Over 50 years of vaccine development efforts have not produced a licensed RSV vaccine [5]. The only available preventive is palivizumab (Synagis; MedImmune LLC), a neutralizing monoclonal antibody targeting RSV fusion glycoprotein (F) [6]. Palivizumab reduces RSV-related high-risk infant hospitalizations [7], supporting the ability of neutralizing antibodies to protect against severe disease; however, its practicality is limited by high cost [8] and up to 5 monthly injections each season [9]. Thus, an effective RSV vaccine remains a significant unmet medical need.
Pediatric RSV vaccine development has been impeded since the 1960s, when RSV-naive infants immunized with a formalin-inactivated vaccine candidate experienced enhanced disease upon subsequent natural RSV infection [5, 10–13]. This phenomenon was linked to the vaccine eliciting predominantly non-neutralizing antibodies [10] and a T helper 2 (TH2)-biased helper T-cell response [14]. In contrast, RSV infection elicits neutralizing antibodies and TH1 phenotype T-cell responses that are unassociated with disease enhancement upon RSV reexposure [14, 15]. Disease enhancement was not observed in individuals previously infected with RSV, regardless of subsequent immunization [11–13].
Pregnant women are universally RSV experienced [2], and maternally transferred virus-neutralizing antibodies have been linked to less-severe disease in infants [16]. Immunization during pregnancy could augment transplacental transfer of maternal antibodies to protect against disease [5, 17–20]. Maternal immunization also addresses the temporal challenge of protecting infants when most vulnerable to RSV and when direct protection is difficult to achieve with vaccination [21]. Moreover, immunization of pregnant women against tetanus, diphtheria, and pertussis (Tdap) and influenza is safe, effective, and well accepted [22–25].

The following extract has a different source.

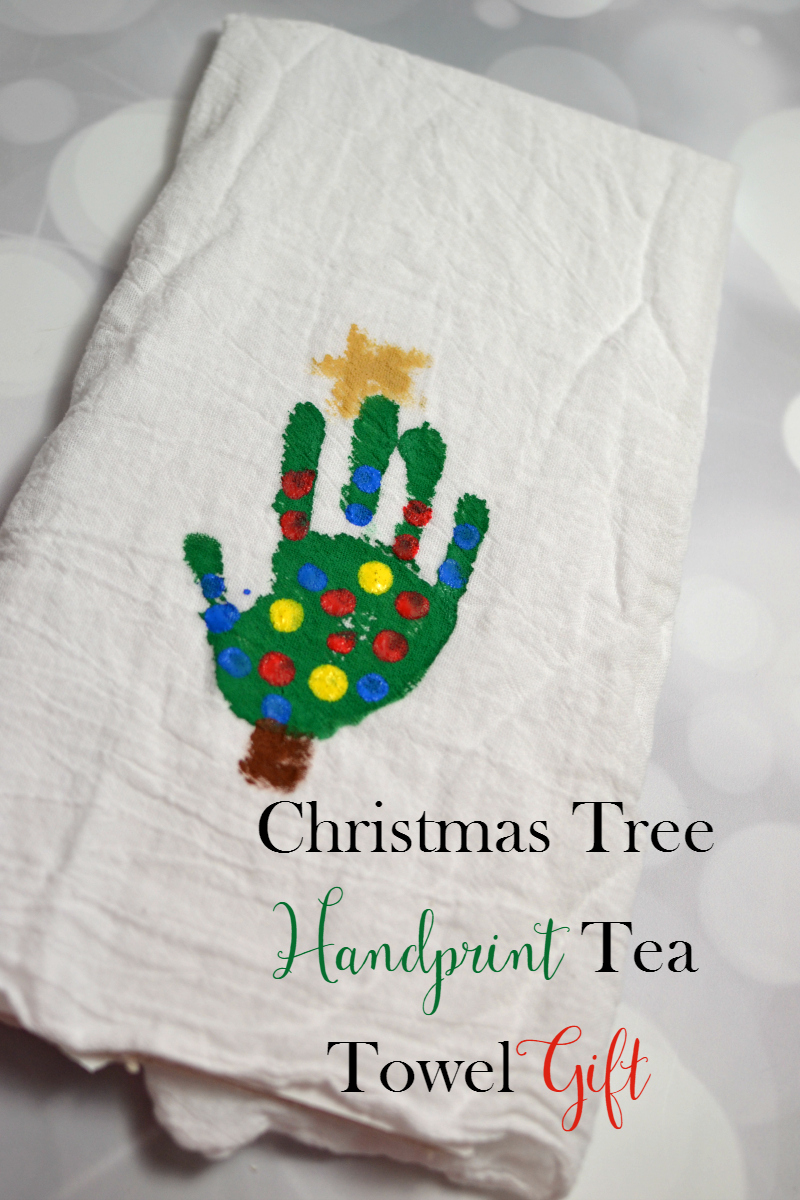 Make a sweet and easy Christmas Tree Handprint Tea Towel gift that is perfect for gifting to grandparents, aunts, and more!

Respiratory syncytial virus expresses 2 envelope glycoproteins, a heavily glycosylated attachment protein (G) [26, 27] and the type I fusion protein F [28]. Unlike the antigenically divergent RSV G (primary determinant of A and B subgroups) [29], RSV F carries multiple, relatively conserved neutralizing epitopes [30], making it a key vaccine antigen. Sequence variability in F between RSV subgroup A and B strains clusters in antigenic site φ, the target of very potent neutralizing antibodies [28, 31]. F on the virion exists in a metastable prefusion state, transitioning to a stable postfusion state while mediating virus entry into cells [32, 33]. Determination of prefusion F structure informed the engineering of a conformationally stable prefusion F immunogen at the US National Institutes of Health [28, 34]. In an exploratory clinical study, that stabilized immunogen elicited higher neutralizing titers than those obtained in any trial of an F-subunit vaccine candidate not stabilized in the prefusion conformation [35]. F-specific antibodies must bind their prefusion conformation to neutralize RSV (though some can also bind postfusion F) [36], partly explaining failures of postfusion F vaccine trials in adults [19, 37]. These data suggest a vaccine should include prefusion F immunogens from both subgroups A and B for maximal protection against circulating RSV strains.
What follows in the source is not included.